**Things to do**
A - Answer these questions about the forum thread on living to 100:
(i) What result did PetrB report?
(ii) What age did SixFootScowl say they would live to?
(iii) What number did Turangalîla give?
B - Reproduce, line for line, the part of the records that opens with the line containing "Inspecting this picture, from" and runs through the end of the records, including both ends.

**Article**
• • • • •

# Will you live to be 100?



## PetrB (Feb 28, 2012)

Will you live to be 100?
http://bitecharge.com/play/livetobe?sess=r2#r237028419342465824

132 here (that is a downright scary thought!)


----------



## Giordano (Aug 10, 2014)

> 118
> 
> It might look too long, but trust us, it'll be full of happiness and fulfillment.


I thought it was a quiz...

118 is too soon, too young.


----------



## Turangalîla (Jan 29, 2012)

One hundred and nineteen here...what an odd quiz! :tiphat:


----------



## brotagonist (Jul 11, 2013)

I certainly intend to make it that far, and beyond!


----------



## SixFootScowl (Oct 17, 2011)

Wow, I am going to live to 117.


----------



## starthrower (Dec 11, 2010)

I wanna check out before I'm in diapers again, so 100 might be too old.


----------



## Taggart (Feb 14, 2013)

You will live to be:
118
It might look too long, but trust us, it'll be full of happiness and fulfillment.

They forgot to add - at least the bits you can remember.


----------



## elgar's ghost (Aug 8, 2010)

I smoke, like a drink, am not exactly a health nut and yet I'm going to live to be 117 based on a bunch of totally irrelevant questions? Ridiculous!

• • • • •

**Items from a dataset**

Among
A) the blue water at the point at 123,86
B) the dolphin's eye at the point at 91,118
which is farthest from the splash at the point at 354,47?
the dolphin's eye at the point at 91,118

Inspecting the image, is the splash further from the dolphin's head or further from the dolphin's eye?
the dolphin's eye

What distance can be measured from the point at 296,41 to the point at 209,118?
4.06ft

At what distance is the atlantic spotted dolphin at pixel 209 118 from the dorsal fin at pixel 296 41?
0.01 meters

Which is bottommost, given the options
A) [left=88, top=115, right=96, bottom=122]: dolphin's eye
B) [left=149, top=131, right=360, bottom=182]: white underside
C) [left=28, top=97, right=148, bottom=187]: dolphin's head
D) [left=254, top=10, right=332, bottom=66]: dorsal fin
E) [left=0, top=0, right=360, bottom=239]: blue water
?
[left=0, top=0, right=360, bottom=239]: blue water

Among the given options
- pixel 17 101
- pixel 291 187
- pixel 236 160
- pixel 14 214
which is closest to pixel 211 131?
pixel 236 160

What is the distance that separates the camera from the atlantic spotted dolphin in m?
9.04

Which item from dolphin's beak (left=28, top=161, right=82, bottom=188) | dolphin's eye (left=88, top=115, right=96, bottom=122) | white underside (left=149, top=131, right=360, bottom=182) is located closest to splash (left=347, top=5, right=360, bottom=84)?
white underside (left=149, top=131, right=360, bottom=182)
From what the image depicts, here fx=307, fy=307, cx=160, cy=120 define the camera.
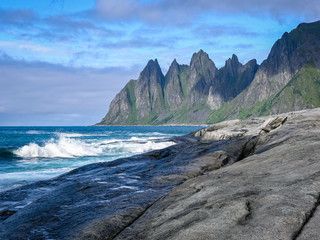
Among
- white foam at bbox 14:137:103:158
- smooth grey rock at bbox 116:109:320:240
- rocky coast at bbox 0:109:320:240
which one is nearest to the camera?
smooth grey rock at bbox 116:109:320:240

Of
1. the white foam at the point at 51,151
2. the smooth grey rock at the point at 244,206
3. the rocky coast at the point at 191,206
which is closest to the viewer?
the smooth grey rock at the point at 244,206

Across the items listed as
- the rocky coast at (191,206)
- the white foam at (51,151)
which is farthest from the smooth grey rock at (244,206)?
the white foam at (51,151)

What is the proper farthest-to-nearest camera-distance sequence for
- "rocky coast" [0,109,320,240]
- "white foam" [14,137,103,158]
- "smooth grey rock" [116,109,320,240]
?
1. "white foam" [14,137,103,158]
2. "rocky coast" [0,109,320,240]
3. "smooth grey rock" [116,109,320,240]

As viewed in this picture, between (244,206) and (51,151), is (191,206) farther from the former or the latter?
(51,151)

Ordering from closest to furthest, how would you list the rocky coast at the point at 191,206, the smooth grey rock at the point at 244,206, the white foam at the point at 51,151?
the smooth grey rock at the point at 244,206 → the rocky coast at the point at 191,206 → the white foam at the point at 51,151

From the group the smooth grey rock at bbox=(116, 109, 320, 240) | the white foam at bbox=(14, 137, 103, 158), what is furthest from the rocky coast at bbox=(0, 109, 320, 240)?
the white foam at bbox=(14, 137, 103, 158)

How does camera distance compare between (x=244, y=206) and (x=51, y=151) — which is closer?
(x=244, y=206)

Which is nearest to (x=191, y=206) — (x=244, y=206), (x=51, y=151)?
(x=244, y=206)

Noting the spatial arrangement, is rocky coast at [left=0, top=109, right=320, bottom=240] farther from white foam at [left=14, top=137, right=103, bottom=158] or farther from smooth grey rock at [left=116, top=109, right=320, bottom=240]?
white foam at [left=14, top=137, right=103, bottom=158]

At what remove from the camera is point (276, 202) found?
5602mm

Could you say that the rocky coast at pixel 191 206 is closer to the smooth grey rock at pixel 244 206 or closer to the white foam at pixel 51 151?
the smooth grey rock at pixel 244 206

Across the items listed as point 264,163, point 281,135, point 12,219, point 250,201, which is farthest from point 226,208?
point 281,135

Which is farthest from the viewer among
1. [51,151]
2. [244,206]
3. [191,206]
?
[51,151]

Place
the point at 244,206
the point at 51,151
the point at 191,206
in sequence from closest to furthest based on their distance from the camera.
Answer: the point at 244,206 → the point at 191,206 → the point at 51,151
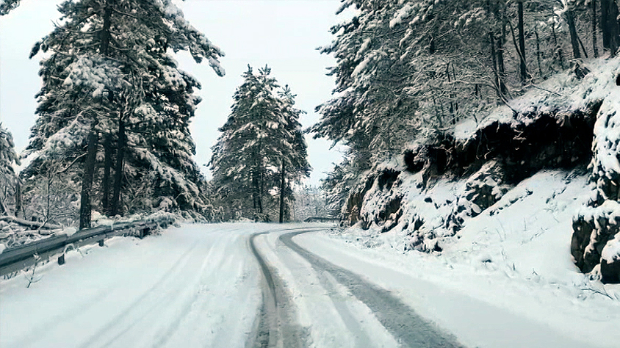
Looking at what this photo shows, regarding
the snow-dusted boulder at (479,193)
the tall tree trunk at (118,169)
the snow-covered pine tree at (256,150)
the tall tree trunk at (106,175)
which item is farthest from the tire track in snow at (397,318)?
the snow-covered pine tree at (256,150)

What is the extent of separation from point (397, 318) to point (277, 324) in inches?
63.1

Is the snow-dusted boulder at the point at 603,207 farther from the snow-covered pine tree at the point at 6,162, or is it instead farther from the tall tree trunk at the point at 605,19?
the snow-covered pine tree at the point at 6,162

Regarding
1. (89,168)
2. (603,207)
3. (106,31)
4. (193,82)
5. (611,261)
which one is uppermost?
(106,31)

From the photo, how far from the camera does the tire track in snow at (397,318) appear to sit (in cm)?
420

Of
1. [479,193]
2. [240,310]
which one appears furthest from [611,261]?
[479,193]

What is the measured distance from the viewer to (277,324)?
4855 mm

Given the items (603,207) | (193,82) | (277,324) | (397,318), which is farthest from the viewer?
(193,82)

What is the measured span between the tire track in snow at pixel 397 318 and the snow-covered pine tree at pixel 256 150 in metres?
28.8

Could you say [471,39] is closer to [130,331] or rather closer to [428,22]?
[428,22]

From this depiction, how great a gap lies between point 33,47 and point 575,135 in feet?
56.0

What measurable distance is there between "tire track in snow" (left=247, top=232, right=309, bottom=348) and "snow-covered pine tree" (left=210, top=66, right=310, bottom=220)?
29.0 meters

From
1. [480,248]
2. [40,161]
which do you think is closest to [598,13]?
[480,248]

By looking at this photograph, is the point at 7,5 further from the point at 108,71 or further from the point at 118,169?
the point at 118,169

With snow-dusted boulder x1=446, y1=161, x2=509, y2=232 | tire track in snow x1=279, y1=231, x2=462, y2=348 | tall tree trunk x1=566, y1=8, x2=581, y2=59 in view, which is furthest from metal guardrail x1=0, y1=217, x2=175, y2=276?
tall tree trunk x1=566, y1=8, x2=581, y2=59
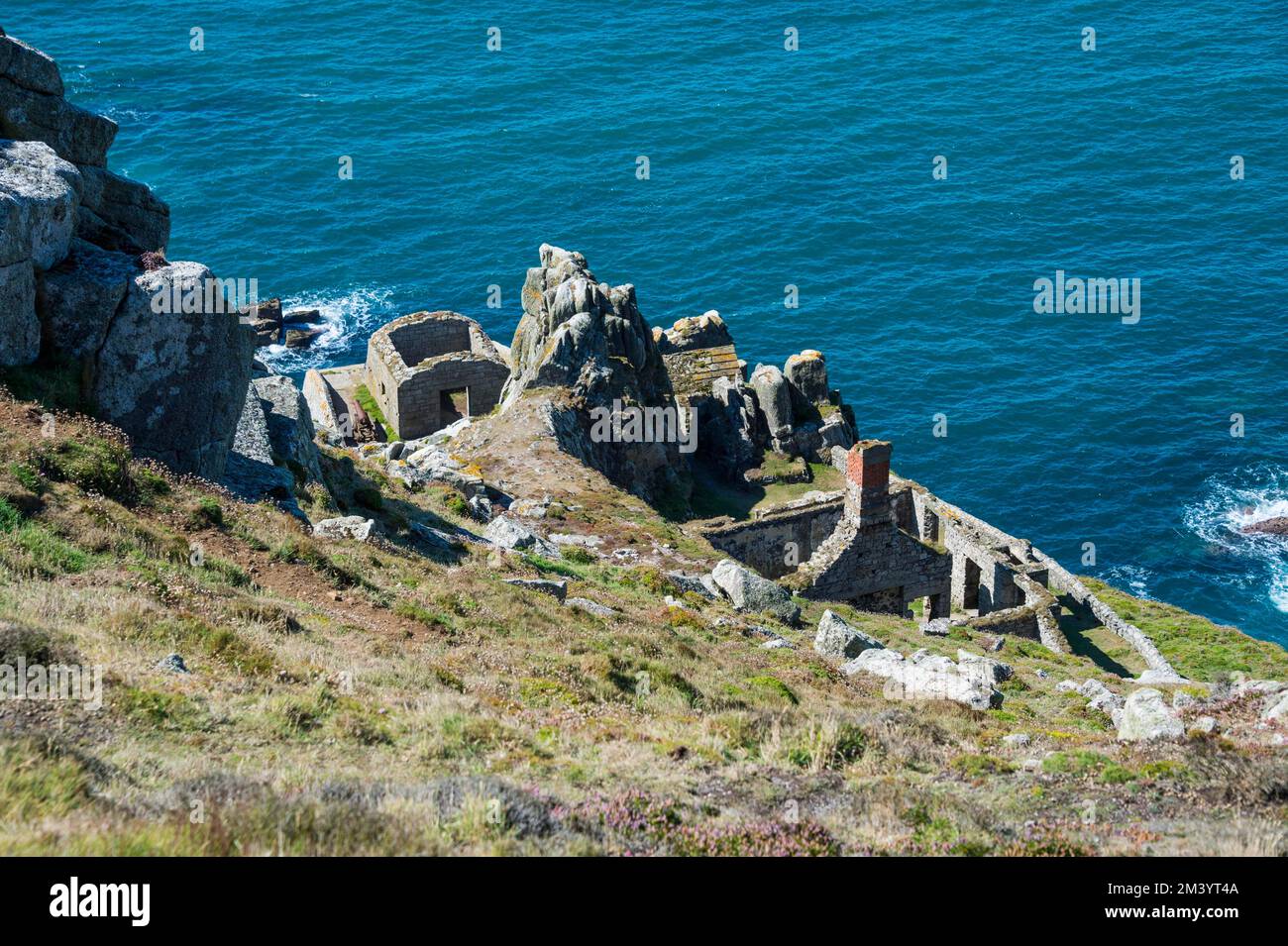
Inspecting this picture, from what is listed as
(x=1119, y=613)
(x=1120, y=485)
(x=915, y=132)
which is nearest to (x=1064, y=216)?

• • • • •

**List of solutions**
A -
(i) 132
(ii) 117
(iii) One hundred and nineteen

B -
Inspecting this picture, from what is listed as
(x=1119, y=613)
(x=1120, y=485)
(x=915, y=132)
which is nearest to (x=1064, y=216)?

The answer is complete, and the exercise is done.